The blockade has three basic objectives. The most important is keeping weapons and weapons-making material out of the hands of Hamas, which has already fired some 10,000 rockets into Israel in recent years and continues to do so now. The second goal is to pressure Hamas' leaders to free Gilad Shalit, the Israeli soldier captured four years ago and held incommunicado in Gaza ever since.

The third purpose of the sanctions, the one that is seldom discussed publicly, is to weaken Hamas relative to the Palestinian Authority. This is a multi-front effort that seeks to make extremism less appealing to the average Palestinian, while degrading Hamas' ability to strike at Israel or at the Palestinian Authority in the West Bank. 

In order to make Hamas' militancy less attractive than political moderation, Israel, along with the Middle East Quartet -- the U.N., EU, Russia and the U.S. -- have endeavored to raise living standards in the West Bank, even as economic activity stagnates in Gaza. 

Israel, however, pays a high diplomatic cost for the blockade. And that cost is likely to rise as attempts to break it continue. An imminent move by Iranian ships to pierce the Israeli navy's Gaza shield could lead to a face-to-face military confrontation between the two countries. 

By all accounts, the humanitarian situation in Gaza, though undoubtedly harsh, is much less acute than activists claim. Still, Israelis think of their country as one of high moral values, in contrast to the image critics like to paint. They don't want to cause suffering among innocent civilians if they can avoid it, and they bristle under charges that their actions are cruel and unjustifiable.

And yet, nothing is more important to Israel than security and survival, and Israelis genuinely believe that the embargo is necessary for the country's security. Hamas' military strength may pale next to Israel, but the group is closely allied with Iran, which is actively seeking to raise the level of Hamas' arsenal. According to Yuval Diskin, Israel's security chief, lifting the blockade would constitute a grave security threat to Israel. 

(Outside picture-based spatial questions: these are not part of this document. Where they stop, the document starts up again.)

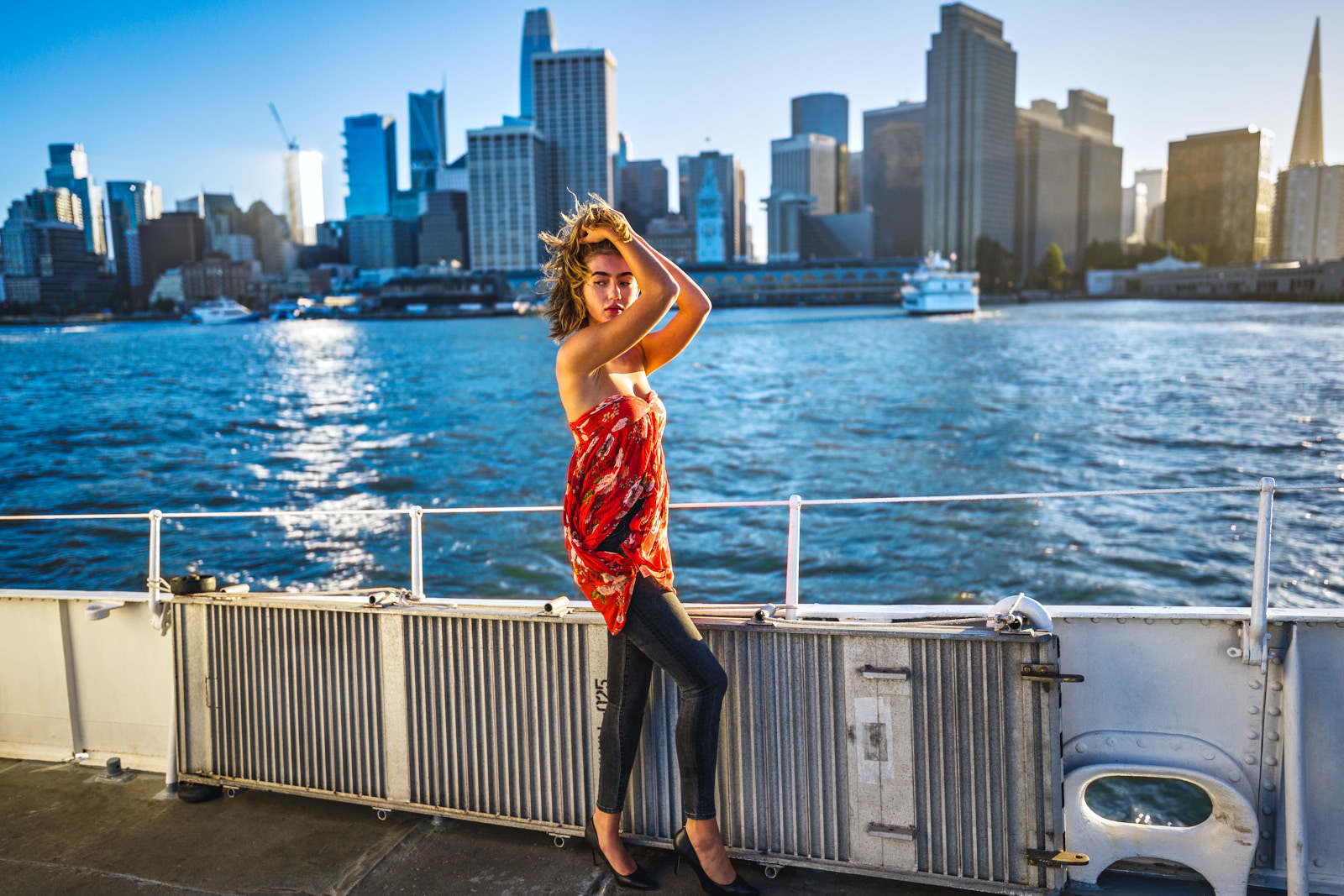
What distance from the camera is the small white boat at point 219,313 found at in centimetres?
14700

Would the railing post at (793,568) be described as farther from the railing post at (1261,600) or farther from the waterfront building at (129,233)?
the waterfront building at (129,233)

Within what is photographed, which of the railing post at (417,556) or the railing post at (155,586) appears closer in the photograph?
the railing post at (417,556)

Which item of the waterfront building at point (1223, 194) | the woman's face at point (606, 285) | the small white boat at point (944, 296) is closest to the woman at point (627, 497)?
the woman's face at point (606, 285)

Diskin told the Knesset, Israel's parliament, that Hamas has at least 4,000 rockets in Gaza and is actively building up its stockpiles.

The dilemma for Israel is how to help the people of Gaza without helping Hamas. It's a dilemma shared by the Palestinian Authority and Egypt, both of whom worry about the Islamist group's ideology and military strength. For now, Israel will try to follow a middle ground, making adjustments to the embargo but keeping the blockade. The stage is set for more confrontations, more mixed messages from Palestinian leaders, and a situation that remains dangerously unstable.

**Frida Ghitis is an independent commentator on world affairs and a World Politics Review contributing editor. Her weekly column, World Citizen, appears every Thursday.